Start of SELECTED TEXT

So, what lens do I propose…what is the foundation upon which we base all of our interpretation? Well, my friend was partially correct in saying we should “go to the source of scripture together” if we take seriously that the “source” is not the Bible, and “together” includes the whole church throughout time…not merely since the reformation.

Don’t get me wrong, scripture is essential. It is “God breathed.” But we cannot simply interpret it like any other book. It has one foundation. This is why we can have translations. If you want to understand the impact of the givens of culture, context, and language, simply look at the Muslims. For them the Quran is the Word of God. But to be so it must be in Arabic. For them, God spoke Arabic, and they are aware that every act of translation is an act of interpretation.

End of SELECTED TEXT
Start of RECORDED INFORMATION

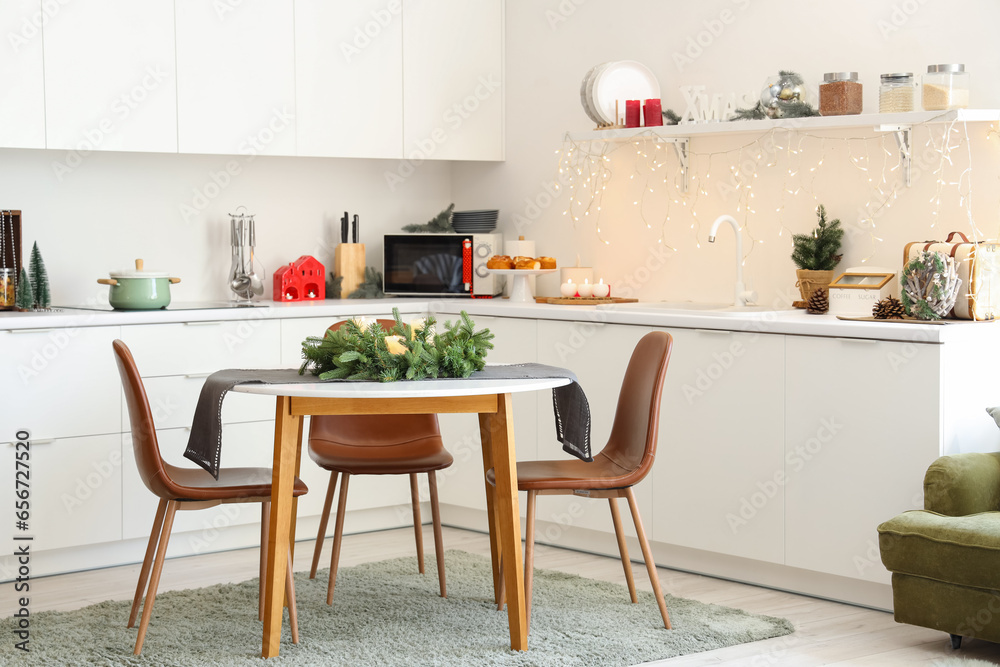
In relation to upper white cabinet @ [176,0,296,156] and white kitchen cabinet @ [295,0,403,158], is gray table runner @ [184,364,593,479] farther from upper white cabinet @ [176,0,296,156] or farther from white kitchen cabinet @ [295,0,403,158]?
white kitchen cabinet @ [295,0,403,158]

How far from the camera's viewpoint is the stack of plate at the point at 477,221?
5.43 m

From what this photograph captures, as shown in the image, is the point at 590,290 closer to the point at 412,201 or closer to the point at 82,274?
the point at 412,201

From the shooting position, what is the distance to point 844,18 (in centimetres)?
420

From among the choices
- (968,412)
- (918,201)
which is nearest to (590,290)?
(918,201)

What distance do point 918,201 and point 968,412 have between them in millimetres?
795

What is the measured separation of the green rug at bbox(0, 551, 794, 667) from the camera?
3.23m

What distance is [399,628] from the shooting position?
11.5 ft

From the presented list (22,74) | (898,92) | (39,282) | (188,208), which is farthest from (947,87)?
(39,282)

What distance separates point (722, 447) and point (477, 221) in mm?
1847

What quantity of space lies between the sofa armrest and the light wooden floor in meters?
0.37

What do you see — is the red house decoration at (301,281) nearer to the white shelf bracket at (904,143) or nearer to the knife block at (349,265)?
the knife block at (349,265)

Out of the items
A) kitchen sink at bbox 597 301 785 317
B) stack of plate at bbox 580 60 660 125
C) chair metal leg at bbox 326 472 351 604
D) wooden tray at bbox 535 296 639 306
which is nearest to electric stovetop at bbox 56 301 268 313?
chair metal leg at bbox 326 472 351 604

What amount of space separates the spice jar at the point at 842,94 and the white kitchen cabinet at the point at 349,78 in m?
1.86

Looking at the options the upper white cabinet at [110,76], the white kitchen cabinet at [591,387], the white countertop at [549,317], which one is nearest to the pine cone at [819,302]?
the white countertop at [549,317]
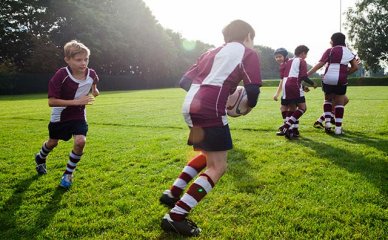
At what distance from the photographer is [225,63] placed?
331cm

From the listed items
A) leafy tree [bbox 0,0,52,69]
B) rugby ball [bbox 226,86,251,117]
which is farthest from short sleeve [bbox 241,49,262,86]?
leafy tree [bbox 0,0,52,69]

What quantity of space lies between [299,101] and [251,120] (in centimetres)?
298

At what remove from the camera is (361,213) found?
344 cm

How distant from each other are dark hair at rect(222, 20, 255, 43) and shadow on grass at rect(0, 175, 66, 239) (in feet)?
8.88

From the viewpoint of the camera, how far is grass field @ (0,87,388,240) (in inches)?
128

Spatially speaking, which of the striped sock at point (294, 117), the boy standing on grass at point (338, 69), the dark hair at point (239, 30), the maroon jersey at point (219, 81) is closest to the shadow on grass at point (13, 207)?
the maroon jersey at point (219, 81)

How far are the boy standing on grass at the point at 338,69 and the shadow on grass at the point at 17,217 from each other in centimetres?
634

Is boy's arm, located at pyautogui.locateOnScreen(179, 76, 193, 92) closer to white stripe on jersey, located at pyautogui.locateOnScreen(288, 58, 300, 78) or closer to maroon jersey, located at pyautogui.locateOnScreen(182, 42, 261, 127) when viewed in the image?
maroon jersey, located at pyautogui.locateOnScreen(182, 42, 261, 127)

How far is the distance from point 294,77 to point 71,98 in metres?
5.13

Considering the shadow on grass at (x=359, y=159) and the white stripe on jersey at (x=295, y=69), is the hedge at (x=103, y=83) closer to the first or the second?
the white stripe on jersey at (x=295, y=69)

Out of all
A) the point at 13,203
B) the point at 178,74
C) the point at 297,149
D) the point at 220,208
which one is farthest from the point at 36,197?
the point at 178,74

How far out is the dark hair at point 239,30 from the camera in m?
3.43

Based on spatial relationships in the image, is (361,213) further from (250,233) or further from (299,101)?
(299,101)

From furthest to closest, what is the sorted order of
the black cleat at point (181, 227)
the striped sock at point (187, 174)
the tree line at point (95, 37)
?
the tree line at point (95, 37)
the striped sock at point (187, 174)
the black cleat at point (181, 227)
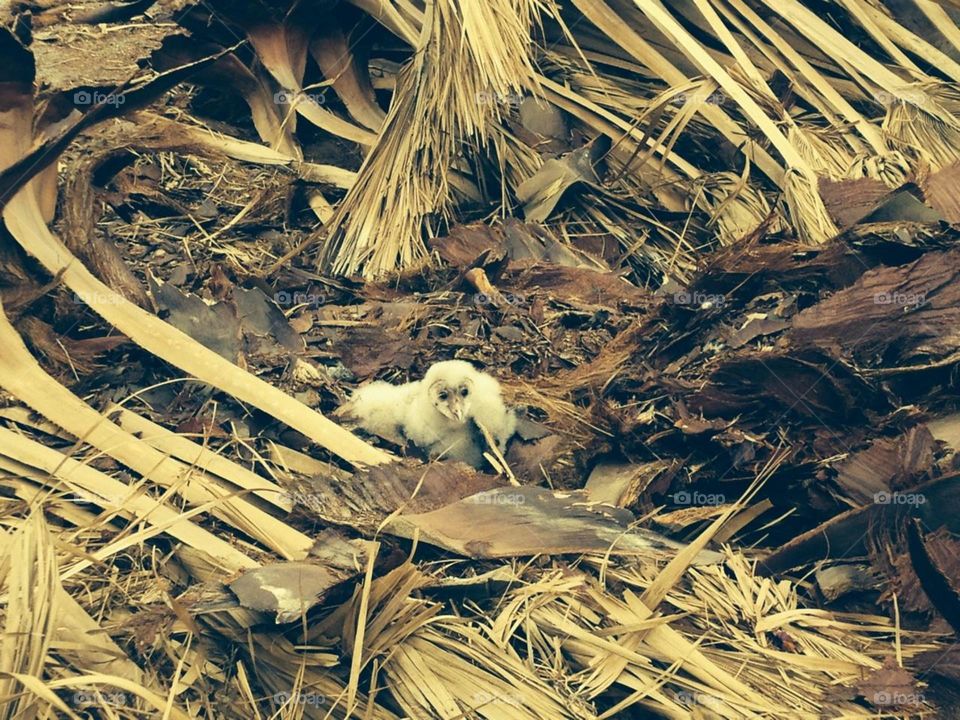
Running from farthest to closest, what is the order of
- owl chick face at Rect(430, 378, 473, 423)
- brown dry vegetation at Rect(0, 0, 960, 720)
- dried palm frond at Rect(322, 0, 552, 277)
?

End of RECORDED INFORMATION

Copy the passage on interpreting scripture word for word, starting at "So, what lens" and ending at "since the reformation.". Rely only on the passage on interpreting scripture.

RESULT FOR THIS EXERCISE »
So, what lens do I propose…what is the foundation upon which we base all of our interpretation? Well, my friend was partially correct in saying we should “go to the source of scripture together” if we take seriously that the “source” is not the Bible, and “together” includes the whole church throughout time…not merely since the reformation.